Don't have Python 3.10+ yet? Step-by-step install instructions for macOS, Windows, and Linux.

Multiple Python versions on your machine? If pip install reports No matching distribution found even after installing Python 3.10+, use python3.12 -m pip install agentprdiff (substitute your installed 3.10+ binary). Sidesteps $PATH confusion when Homebrew's Python and the system Python coexist. Full troubleshooting: Installation guide.

Adopting with an AI coding agent? Point Claude Code, Cursor, Aider, or any agentic IDE at AGENTS.md — a step-by-step adoption playbook the agent reads directly. Humans driving the adoption: see docs/ai-driven-adoption.md for copy-paste prompt templates. The canonical file layout — what's mandatory, what's recommended, what's optional — is at docs/suite-layout.md.

Why

Unit tests assume determinism. Agents aren't deterministic, but they do have behaviors you rely on — a specific tool gets called, a refund amount is quoted, a latency budget is respected, a safety guardrail fires. When a model or prompt changes, those behaviors drift. Today most teams find out in production.

agentprdiff turns those behaviors into versioned, diffable baselines you check into git, and a CI command that fails the build when they regress.

It is not a framework.

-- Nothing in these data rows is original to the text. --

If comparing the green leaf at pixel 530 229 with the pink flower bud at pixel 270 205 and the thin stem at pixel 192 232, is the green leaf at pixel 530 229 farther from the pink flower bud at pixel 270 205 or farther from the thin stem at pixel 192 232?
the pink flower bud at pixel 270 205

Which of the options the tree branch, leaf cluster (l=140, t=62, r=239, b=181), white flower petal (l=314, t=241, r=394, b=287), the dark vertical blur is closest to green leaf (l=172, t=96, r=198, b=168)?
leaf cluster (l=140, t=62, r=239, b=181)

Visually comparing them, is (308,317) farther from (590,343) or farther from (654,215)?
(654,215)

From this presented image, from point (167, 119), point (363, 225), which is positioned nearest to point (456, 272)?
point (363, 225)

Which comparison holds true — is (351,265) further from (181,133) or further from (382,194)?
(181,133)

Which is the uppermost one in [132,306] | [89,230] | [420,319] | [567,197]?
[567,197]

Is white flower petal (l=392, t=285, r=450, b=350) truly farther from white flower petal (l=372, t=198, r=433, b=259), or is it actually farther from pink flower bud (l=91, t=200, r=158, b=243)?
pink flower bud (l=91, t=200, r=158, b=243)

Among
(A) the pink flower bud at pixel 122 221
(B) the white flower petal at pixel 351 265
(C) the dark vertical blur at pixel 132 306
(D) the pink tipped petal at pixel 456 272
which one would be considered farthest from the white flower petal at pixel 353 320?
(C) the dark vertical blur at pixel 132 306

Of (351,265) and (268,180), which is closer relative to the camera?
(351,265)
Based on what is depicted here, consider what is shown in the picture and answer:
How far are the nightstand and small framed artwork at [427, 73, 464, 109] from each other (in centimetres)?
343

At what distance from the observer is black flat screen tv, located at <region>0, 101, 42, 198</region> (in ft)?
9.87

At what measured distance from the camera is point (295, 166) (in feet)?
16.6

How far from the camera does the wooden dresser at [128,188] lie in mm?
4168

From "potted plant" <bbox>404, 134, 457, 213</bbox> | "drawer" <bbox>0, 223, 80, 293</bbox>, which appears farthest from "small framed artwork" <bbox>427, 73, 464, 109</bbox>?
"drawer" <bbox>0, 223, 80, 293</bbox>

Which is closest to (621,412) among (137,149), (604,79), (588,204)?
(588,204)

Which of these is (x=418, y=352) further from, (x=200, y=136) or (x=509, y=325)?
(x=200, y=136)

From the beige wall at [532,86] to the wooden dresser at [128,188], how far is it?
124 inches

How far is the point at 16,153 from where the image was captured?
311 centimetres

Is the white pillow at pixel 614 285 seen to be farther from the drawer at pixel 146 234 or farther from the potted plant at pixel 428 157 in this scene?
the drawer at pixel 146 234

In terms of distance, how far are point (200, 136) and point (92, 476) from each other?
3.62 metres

Your agent stays exactly the way it is. agentprdiff records what it did, lets you assert what should be true about what it did, and compares runs across time.

10-line hello world

# suite.py
from agentprdiff import case, suite
from agentprdiff.graders import contains, tool_called, latency_lt_ms, semantic
from my_agent import run  # your agent — unchanged

support = suite(
    name="customer_support",
    agent=run,
    cases=[
        case(
            name="refund_happy_path",
            input="I want a refund for order #1234",
            expect=[
                contains("refund"),
                tool_called("lookup_order"),
                semantic("agent acknowledges the refund and explains the timeline"),
                latency_lt_ms(10_000),
            ],
        ),
    ],
)

agentprdiff init
agentprdiff record suite.py     # save this run as the baseline
agentprdiff check  suite.py     # in CI: diff vs baseline, exit 1 on regression

That's the whole product. Five CLI commands (init, record, check, review, scaffold). One Python file. Zero framework lock-in.

What's in the box

Case + Suite model — tiny, opinionated, no magic.
10 batteries-included graders — contains, contains_any, regex_match, tool_called, tool_sequence, no_tool_called, output_length_lt, latency_lt_ms, cost_lt_usd, semantic (LLM-as-judge with pluggable backend).
Baseline store — JSON files under .agentprdiff/baselines/, meant to be committed. Reviewers see trace changes in pull requests.
Diff engine — per-case TraceDelta with assertion pass/fail changes, cost delta, latency delta, tool-sequence changes, and a unified output diff.
CI-ready CLI — exit 1 on regression, --json-out for artifact archiving, Rich-formatted terminal output.
Zero SDK lock-in — works with OpenAI, Anthropic, Gemini, Bedrock, LangChain, LangGraph, LlamaIndex, Vercel AI SDK, custom wrappers — if you can wrap your agent in a function, agentprdiff can test it.
One-line SDK adapters — with instrument_client(client) as trace: automatically records every LLM and tool call when you're on the OpenAI Python SDK (sync or async — AsyncOpenAI is supported by the same context manager) or any OpenAI-compatible provider (Groq / Gemini / OpenRouter / Ollama / vLLM / Together / Fireworks / DeepInfra) or the Anthropic SDK. No manual Trace wiring required.

How it compares

	Unit tests	LLM-as-judge eval	`agentprdiff`
Deterministic pass/fail	yes	no	yes (when assertions are deterministic)
Catches behavioral drift	no	yes	yes
Runs in CI on every PR	yes	too expensive	yes
Human-readable diff of what changed	n/a	rare	yes
Works without API keys	yes	no	yes (deterministic graders + fake judge)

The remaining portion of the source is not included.